Road rage isn't really a new phenomenon. There were TV news stories about it when I was growing up in the 80s. Back then it was presented as a new, burgeoning phenomenon, and largely centered around urban areas, where traffic congestion tweaked the nerves of drivers on a daily basis. I seem to recall a kind of, "What's happening to our nation's urban freeways...?" theme. 

That, of course, is no longer true, if it ever really was. Road rage happens everywhere now, on all types of roads, in all types of places, involving all types of people of all ages, and YouTube provides a harrowing glimpse into how frequently it happens, how easily it can escalate, and indeed, just what people are capable of when it does. You watch enough of those videos depicting intersection screaming matches, angry tapping on driver-side glass or punching of hoods, the aggressive, multi-lane maneuvers, the occasional brandishing of firearms, it's hard to keep faith that anyone "squashes" anything anymore, hard to believe that we're not going (or gone) off the rails as a society.
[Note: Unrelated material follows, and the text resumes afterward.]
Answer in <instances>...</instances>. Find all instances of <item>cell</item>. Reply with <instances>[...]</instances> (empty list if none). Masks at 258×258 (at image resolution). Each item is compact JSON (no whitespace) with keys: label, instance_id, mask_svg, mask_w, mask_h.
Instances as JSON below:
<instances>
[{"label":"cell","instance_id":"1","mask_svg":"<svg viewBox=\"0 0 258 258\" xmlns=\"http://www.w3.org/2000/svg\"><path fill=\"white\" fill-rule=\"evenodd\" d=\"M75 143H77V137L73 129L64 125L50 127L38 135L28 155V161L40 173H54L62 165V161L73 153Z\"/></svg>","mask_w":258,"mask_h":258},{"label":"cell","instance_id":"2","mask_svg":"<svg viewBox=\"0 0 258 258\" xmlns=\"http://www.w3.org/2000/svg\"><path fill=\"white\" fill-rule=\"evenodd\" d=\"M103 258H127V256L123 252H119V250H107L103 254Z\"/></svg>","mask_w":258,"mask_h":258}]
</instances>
I have a couple of completely unscientific theories as to why road rage happens (that is, frequently enough to qualify as a phenomenon):  

1) We're in motion when we're in a car, but we're not in control of that motion really, or at least always on the precipice of losing it. Instinctively, we know that something catastrophic could happen in a split second to wrest it from our grasp, and even if it's not something we consciously think about all the time, we're not at all okay with that notion. It makes us anxious ... puts us on guard.

2) Our feet aren't touching the ground, which further makes us feel vulnerable, and we're sitting down to boot, so when someone gets too close, or almost sideswipes us, or cuts us off, our kneejerk response is amplified.

I don't know if there's any warrant to either of those points, but they make sense, don't they?

Road rage is, in any case, a pretty horrible part of modern American life, and something to consider when I take this long road trip. On one hand, 1/48/50 will be an epically restorative experience. There will be something grand about having nowhere to be for an extended period of time, just tooling around here and there, wherever the wind (or the road) takes me, going places I've never been and will be unlikely to ever visit again.

But there will be a lot of driving, a lot of time stuck in my vehicle - that is, sitting down with my feet off the ground - and I wouldn't want a situation like what began to boil at my bank the other day to escalate when I'm in an unfamiliar town, or a thousand miles from nowhere (or anywhere ever, actually).  I can't really control how anyone else responds or reacts, but I can do my part, by keeping off the horn and keeping my middle finger in its holster. 

Also just by keeping my own anger in check, and the best way to do this is by keeping perspective: about how insignificant I am in the great cosmic all, and how unconcerned the world really is whether I get angry or not. It's not worth the elevated blood pressure, much less (God forbid) facing what may lie in wait at the end of an escalation. 

Just shake it off, reset, and drive on.